Pediatric studies have often focused on a particular virus or a specific underlying malignancy making the overall assessment of the epidemiology of respiratory viral infections arduous. More studies are needed in order to define the true impact of these infections on mortality and morbidity of paediatric oncology patients, to better delineate therapeutic options and to identify ways of preventing such infections in these patients. Furthermore, few studies have utilized the latest -more sensitive and accurate-methods for viral detection. As a result there is a paucity of data regarding the epidemiology of recently emerged viral pathogens such as hMPV, bocavirus that play an important role in immunocompromised children [2,9,11]. Furthermore, it is hypothesized but not studied, that viral-bacterial co-infections are more frequent in immunocompromised patients compared to healthy subjects and are associated with increased clinical severity of respiratory infections due to impaired immune system and /or extensive pre-exposure to antibiotics.

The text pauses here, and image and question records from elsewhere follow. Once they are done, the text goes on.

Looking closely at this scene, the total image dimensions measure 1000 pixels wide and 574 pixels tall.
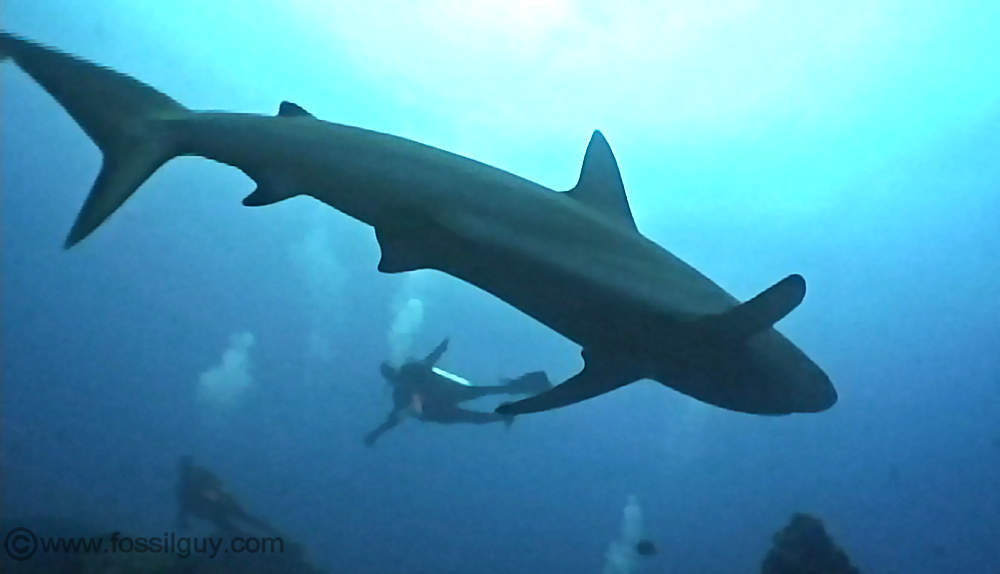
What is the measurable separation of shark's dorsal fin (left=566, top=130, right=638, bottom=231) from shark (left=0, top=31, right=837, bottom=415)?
15 centimetres

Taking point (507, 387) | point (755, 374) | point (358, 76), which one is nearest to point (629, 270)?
point (755, 374)

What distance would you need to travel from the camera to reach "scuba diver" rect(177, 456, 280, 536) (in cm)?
1474

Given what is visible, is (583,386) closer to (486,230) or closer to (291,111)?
(486,230)

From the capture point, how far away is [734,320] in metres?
3.27

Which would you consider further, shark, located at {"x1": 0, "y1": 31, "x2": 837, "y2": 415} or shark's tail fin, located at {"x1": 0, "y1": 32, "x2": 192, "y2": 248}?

Moreover, it is difficult to compare incidence and disease burden between immunocompetent children and pediatric oncology patients since there have not been any studies evaluating URIs during the same period among these different cohorts. Recently, in a study involving immunocompetent children viral co-infection was a major factor associated with hospitalization . This is in accordance with the aforementioned data since among pediatric oncology patients co-infections are associated with disease burden. Finally and most importantly, previous studies have focused on mortality as an outcome, while the issue of delays in chemotherapy due to respiratory viral infections and their potential association with patients’ survival, has not been satisfactorily addressed to date.